Bornheim/Netphen · Die Stadt Bornheim bei Bonn verbietet männlichen Flüchtlingen, das städtische Hallenbad zu nutzen. Grund sind Beschwerden über sexuelle Belästigungen. Das Verbot soll bis nächste Woche gelten. Auch in Netphen gab es Beschwerden – mit einer anderen Reaktion.

 Das Schwimmbad in Bornheim.

Das Schwimmbad in Bornheim.

Foto: dpa, hk fdt

Die Stadt Bornheim bei Bonn verbietet männlichen Flüchtlingen, das städtische Hallenbad zu nutzen. Grund sind Beschwerden über sexuelle Belästigungen. Das Verbot soll bis nächste Woche gelten. Auch in Netphen gab es Beschwerden — mit einer anderen Reaktion.

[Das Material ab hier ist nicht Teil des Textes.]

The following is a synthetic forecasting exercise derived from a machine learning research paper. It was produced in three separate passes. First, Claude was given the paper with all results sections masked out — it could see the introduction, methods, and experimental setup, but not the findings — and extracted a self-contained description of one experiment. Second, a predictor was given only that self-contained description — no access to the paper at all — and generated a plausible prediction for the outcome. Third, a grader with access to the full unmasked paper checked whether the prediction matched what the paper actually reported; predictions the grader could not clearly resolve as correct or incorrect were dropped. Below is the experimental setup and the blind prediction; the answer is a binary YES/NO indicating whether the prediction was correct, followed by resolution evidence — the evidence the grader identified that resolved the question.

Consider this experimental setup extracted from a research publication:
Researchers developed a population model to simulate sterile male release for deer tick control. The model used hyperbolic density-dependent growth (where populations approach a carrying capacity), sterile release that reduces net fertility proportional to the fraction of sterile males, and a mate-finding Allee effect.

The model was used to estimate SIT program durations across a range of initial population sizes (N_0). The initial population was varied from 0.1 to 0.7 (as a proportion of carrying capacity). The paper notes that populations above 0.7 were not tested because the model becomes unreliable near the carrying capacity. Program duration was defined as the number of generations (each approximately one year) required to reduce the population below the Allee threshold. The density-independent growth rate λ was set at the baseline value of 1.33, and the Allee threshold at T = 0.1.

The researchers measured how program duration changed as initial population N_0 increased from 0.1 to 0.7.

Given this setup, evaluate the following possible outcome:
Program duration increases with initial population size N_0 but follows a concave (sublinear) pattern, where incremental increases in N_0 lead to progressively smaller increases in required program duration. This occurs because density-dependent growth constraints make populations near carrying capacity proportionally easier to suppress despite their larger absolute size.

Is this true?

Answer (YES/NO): NO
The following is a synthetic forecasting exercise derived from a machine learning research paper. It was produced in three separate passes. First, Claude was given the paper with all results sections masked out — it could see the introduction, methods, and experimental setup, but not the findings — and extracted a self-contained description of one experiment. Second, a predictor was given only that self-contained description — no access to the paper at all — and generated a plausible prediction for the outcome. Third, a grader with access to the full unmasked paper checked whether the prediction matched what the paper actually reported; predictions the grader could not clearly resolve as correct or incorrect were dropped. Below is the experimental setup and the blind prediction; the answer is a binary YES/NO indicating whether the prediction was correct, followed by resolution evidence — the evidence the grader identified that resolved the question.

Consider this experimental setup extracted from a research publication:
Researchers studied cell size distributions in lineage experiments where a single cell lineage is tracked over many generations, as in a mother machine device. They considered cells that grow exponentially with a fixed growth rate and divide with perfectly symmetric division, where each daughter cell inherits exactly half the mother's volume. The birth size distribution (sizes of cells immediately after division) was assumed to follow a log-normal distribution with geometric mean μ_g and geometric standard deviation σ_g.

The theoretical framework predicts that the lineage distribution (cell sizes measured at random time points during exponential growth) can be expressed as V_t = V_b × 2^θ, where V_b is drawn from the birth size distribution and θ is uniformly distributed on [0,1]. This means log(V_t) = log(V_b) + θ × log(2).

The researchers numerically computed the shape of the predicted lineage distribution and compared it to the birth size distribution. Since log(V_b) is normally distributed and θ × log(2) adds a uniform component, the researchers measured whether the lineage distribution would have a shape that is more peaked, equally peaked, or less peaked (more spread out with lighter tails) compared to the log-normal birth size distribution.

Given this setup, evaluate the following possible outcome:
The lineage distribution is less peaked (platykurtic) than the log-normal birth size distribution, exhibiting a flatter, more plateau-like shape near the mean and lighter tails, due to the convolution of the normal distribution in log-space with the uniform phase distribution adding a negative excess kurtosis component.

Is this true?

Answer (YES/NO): YES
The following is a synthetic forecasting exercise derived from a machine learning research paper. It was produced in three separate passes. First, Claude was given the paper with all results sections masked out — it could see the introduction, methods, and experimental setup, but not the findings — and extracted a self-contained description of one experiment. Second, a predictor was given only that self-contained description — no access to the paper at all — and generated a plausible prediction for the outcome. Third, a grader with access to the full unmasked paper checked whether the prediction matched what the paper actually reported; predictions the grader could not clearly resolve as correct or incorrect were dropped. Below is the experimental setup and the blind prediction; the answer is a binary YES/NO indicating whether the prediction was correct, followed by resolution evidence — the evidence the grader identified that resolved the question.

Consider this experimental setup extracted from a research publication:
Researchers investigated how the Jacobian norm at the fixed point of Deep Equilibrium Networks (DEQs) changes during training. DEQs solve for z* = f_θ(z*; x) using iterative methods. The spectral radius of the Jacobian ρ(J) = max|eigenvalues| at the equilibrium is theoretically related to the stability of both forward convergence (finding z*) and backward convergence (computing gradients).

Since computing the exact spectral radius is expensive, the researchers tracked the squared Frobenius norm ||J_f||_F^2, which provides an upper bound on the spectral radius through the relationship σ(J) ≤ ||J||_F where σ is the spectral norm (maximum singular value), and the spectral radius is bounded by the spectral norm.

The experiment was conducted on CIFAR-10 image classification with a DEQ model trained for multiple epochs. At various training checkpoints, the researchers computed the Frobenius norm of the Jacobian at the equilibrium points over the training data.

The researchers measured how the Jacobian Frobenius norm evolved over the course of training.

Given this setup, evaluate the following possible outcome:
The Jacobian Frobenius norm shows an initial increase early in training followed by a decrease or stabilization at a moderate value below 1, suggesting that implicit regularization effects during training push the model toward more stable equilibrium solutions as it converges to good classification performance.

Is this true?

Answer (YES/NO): NO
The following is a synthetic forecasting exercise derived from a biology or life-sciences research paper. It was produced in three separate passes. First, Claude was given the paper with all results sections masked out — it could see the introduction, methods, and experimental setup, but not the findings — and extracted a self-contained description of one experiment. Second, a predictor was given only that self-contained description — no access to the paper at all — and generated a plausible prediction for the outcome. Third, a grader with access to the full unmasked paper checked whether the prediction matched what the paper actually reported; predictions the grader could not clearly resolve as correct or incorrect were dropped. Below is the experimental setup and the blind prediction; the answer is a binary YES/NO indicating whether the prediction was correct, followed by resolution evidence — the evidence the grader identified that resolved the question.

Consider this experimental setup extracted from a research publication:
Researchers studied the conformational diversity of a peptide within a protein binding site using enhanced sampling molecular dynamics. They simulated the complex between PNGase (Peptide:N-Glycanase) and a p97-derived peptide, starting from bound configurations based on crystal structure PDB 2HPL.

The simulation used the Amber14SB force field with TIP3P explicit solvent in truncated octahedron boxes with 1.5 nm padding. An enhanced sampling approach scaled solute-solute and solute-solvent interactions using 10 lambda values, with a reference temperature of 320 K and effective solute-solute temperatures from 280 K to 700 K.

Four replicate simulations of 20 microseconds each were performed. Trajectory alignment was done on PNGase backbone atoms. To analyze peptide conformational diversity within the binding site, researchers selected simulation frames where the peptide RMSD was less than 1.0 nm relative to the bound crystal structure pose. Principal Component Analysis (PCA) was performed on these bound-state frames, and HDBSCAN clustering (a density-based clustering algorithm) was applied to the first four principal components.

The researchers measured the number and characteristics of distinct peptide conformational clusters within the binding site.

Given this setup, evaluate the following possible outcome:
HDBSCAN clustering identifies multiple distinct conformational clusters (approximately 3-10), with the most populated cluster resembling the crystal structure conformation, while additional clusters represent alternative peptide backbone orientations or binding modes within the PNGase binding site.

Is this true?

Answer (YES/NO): YES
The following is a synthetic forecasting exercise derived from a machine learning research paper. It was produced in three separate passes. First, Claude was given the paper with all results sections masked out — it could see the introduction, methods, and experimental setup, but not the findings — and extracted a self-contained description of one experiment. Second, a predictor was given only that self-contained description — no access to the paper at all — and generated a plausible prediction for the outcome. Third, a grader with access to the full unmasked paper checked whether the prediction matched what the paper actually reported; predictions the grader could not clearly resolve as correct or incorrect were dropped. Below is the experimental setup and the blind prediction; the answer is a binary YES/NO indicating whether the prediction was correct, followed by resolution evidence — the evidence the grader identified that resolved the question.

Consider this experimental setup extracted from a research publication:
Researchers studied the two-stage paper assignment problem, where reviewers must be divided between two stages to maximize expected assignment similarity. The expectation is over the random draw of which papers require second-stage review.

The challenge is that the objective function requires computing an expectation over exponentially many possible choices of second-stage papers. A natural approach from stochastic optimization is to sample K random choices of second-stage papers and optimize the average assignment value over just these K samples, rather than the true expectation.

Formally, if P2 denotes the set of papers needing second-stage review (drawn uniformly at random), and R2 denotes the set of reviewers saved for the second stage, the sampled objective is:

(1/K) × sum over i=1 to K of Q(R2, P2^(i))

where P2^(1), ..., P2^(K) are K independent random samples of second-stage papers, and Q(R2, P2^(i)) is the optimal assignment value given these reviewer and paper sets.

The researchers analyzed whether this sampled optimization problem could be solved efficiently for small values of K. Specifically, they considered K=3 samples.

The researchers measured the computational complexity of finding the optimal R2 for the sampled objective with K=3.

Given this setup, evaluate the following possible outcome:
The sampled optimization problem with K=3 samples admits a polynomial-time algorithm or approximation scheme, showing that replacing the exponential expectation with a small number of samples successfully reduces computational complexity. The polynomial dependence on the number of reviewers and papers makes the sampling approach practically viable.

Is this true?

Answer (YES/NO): NO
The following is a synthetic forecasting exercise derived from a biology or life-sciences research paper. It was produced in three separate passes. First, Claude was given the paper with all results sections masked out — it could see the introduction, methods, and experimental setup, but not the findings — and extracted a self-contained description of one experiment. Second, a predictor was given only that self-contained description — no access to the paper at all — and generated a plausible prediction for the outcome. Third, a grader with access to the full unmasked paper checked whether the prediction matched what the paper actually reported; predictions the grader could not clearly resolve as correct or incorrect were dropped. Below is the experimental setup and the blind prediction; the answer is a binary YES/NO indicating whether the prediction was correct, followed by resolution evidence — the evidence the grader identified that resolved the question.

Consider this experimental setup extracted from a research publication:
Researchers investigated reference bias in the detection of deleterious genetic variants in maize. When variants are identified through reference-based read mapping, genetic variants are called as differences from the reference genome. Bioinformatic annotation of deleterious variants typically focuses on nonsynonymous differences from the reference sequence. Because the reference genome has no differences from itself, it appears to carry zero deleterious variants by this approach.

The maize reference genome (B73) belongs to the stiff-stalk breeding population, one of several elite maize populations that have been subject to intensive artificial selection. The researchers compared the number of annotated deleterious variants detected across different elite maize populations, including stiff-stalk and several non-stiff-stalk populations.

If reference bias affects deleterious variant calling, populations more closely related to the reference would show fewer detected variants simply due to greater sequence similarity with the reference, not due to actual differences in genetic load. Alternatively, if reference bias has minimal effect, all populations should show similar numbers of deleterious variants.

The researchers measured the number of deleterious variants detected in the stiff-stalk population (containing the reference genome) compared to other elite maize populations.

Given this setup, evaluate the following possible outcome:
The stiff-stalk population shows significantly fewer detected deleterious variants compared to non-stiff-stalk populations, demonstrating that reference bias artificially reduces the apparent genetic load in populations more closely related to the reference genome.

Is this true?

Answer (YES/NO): YES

Es ist eine Entscheidung, die polarisiert: In Bornheim bei Bonn dürfen männliche Flüchtlinge ab sofort nicht mehr ins städtische Hallenbad. Das hat die Stadt so entschieden, weil sich immer mehr Besucherinnen und Angestellte über sexuelle Belästigungen durch Männer aus einer nahe gelegenen Asylbewerberunterkunft beschwert hätten, sagt Sozialdezernent Markus Schnapka. Dabei wird den Migranten nicht vorgeworfen, Frauen angefasst zu haben. Vielmehr gehe es um verbale Beleidigungen. Es "habe sich nicht um Straftaten gehandelt", heißt es vonseiten der Stadt Bornheim.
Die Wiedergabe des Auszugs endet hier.